Governor Rick Snyder spoke at the Detroit Economic Club on Friday afternoon following Tuesday’s election of Michigan’s next governor, Gretchen Whitmer.

Snyder began the event by reflecting on his time as governor, which began in 2011. He said he was proud of his accomplishments as governor, but urged the audience to keep working towards improving Michigan – and cautioned that people needed to cooperate in order to see positive change in the state.

“We are in this process of reinventing our state, and we need to keep it up,” Snyder said. “I tell people that one of the key things that distinguishes what we’ve done from some of the other things that you see around the country is we’re too much in a divided world in our country today… This isn’t rocket science. Let’s look at what the real problem is and even if we have different perspectives, let’s gather together to solve it!”

Following his speech, Snyder sat for a question-and-answer session with DTE Energy Co. Chairman and CEO Gerry Anderson. Snyder told Anderson that one of his biggest accomplishments as governor has been the economic progress the state has made since he took office.

He also said he's impressed with the progress the city of Detroit has made during his time as governor. He said the integration of the city into the rest of the state, as well as the revitalization of the city, have been priorities of his over the last eight years.

“I mean this is absolutely incredible to see the stuff going on, the projects going on,” he said. “Everything from the Gordie Howe bridge to the new buildings going up, to some of the good things in the neighborhoods, because again, I'd always emphasize, this is about helping all of Detroit coming back.”

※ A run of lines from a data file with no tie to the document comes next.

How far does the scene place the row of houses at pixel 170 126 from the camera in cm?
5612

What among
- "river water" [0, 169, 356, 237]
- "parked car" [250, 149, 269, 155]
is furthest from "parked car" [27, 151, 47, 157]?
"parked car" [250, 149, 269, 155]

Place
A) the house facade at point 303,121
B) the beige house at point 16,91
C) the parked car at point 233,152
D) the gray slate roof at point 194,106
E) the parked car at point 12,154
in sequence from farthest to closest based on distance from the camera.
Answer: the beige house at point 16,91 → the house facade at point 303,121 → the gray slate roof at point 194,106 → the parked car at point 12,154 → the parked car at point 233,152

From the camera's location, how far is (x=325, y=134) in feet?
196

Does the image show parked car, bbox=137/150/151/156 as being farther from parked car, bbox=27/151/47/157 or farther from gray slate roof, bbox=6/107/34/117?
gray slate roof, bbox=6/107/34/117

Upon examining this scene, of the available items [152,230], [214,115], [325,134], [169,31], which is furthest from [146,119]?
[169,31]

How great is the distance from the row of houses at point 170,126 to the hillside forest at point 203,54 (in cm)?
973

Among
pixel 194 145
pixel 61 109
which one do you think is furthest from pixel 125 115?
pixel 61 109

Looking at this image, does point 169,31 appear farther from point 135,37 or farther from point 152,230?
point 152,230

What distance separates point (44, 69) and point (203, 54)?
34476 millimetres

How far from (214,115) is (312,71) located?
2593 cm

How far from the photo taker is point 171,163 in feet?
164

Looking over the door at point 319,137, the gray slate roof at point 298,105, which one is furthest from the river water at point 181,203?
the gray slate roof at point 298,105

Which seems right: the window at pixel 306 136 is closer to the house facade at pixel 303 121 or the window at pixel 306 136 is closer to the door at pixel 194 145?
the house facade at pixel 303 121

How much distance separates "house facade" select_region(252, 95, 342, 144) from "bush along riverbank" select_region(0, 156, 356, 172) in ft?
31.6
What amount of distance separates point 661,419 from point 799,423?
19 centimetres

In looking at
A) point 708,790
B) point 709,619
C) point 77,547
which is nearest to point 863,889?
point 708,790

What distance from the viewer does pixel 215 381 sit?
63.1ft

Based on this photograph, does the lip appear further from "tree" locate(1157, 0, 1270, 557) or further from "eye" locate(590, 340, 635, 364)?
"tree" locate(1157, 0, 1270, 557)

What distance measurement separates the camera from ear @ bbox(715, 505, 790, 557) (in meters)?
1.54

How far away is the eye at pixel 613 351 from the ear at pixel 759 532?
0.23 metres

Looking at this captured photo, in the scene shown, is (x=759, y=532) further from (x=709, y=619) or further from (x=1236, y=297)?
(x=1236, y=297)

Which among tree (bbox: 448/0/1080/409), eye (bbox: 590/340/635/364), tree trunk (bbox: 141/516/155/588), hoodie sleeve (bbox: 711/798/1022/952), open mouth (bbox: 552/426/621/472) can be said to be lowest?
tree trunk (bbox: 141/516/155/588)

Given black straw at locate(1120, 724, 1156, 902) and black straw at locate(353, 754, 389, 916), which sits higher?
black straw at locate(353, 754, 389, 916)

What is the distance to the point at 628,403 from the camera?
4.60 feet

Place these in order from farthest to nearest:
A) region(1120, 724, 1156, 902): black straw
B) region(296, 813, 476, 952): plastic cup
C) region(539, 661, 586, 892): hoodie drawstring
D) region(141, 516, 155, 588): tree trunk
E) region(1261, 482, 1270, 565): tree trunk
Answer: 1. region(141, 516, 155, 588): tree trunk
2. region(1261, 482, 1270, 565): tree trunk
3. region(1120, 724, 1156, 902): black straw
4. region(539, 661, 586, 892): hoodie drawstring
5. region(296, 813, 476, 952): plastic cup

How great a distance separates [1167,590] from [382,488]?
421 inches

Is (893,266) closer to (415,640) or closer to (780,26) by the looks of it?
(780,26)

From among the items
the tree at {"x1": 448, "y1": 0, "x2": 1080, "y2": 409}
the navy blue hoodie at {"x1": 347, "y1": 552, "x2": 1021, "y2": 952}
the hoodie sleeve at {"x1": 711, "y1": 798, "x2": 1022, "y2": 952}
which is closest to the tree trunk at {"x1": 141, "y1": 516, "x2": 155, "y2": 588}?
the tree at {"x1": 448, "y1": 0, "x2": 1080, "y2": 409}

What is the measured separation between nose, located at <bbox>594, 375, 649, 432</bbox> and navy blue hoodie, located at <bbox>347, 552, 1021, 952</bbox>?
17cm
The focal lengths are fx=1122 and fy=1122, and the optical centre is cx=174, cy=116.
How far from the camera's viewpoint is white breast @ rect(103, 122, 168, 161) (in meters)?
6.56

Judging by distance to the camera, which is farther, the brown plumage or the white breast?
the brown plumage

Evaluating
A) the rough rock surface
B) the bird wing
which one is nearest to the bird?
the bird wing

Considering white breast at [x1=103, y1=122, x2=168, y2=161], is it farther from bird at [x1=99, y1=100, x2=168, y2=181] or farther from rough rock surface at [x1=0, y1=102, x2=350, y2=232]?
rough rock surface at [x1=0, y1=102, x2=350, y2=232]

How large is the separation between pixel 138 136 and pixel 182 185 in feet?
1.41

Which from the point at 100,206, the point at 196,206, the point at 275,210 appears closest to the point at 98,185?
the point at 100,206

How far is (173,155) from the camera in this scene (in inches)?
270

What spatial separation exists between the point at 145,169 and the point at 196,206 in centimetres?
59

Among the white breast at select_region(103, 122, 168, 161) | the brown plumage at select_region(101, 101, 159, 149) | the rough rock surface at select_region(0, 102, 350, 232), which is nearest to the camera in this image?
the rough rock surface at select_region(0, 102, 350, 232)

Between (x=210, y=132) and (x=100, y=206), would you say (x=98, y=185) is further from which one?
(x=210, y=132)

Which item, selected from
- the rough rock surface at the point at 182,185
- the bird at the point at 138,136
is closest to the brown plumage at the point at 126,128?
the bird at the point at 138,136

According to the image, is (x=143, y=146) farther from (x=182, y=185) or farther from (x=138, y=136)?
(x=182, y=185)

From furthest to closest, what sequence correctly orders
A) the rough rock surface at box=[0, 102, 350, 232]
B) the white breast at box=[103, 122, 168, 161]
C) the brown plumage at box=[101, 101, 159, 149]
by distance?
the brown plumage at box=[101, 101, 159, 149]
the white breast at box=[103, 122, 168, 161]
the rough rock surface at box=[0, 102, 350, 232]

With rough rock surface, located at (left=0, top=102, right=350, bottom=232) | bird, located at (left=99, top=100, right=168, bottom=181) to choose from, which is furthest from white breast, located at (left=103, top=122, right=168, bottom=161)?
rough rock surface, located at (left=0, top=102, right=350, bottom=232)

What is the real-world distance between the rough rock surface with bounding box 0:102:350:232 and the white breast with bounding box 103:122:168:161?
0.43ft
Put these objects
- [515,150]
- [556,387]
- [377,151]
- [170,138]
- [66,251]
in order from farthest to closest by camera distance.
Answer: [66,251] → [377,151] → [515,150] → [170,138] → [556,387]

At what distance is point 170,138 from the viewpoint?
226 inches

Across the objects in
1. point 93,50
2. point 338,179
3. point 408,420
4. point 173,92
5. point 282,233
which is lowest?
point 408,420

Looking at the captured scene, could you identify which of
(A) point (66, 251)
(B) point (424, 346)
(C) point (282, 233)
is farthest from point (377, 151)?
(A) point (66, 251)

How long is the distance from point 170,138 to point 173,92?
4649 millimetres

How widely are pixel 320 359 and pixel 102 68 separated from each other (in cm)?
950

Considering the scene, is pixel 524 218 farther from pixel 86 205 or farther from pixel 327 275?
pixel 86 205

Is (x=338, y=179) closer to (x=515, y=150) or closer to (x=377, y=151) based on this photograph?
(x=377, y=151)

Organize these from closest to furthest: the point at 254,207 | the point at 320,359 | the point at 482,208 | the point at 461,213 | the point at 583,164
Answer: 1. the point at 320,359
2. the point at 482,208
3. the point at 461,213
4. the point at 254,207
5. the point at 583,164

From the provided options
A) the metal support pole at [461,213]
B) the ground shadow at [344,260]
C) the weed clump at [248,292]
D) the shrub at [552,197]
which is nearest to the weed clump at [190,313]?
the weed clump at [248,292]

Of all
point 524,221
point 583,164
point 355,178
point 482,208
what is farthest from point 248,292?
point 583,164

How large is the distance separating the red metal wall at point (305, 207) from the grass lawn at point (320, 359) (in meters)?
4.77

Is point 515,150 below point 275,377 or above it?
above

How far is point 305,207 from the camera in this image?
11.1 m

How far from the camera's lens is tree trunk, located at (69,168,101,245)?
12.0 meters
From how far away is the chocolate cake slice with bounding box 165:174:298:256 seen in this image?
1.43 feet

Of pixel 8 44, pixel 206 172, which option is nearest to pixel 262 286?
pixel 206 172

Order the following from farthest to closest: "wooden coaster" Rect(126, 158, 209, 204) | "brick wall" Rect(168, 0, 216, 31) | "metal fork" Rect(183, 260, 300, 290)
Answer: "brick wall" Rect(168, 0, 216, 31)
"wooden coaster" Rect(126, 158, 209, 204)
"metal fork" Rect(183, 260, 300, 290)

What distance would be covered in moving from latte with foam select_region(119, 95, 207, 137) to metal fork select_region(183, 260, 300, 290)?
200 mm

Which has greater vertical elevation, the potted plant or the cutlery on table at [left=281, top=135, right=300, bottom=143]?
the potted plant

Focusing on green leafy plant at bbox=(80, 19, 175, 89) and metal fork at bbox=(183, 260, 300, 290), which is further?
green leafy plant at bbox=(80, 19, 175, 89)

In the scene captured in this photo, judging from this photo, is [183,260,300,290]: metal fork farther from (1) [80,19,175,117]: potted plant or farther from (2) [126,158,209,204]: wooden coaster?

Whitmer will be sworn in as Michigan’s 49th governor on January 1st. Snyder offered some advice to the incoming leader, again emphasizing the need to work together across political parties and to be cautious about how politics has divided the federal government.

“Start by finding two or three of these common-ground issues that you can show success on,” he said. “Try to avoid the polarization at the start. There will obviously be disagreement points on particular issues. But try to get some wins underneath your belt.”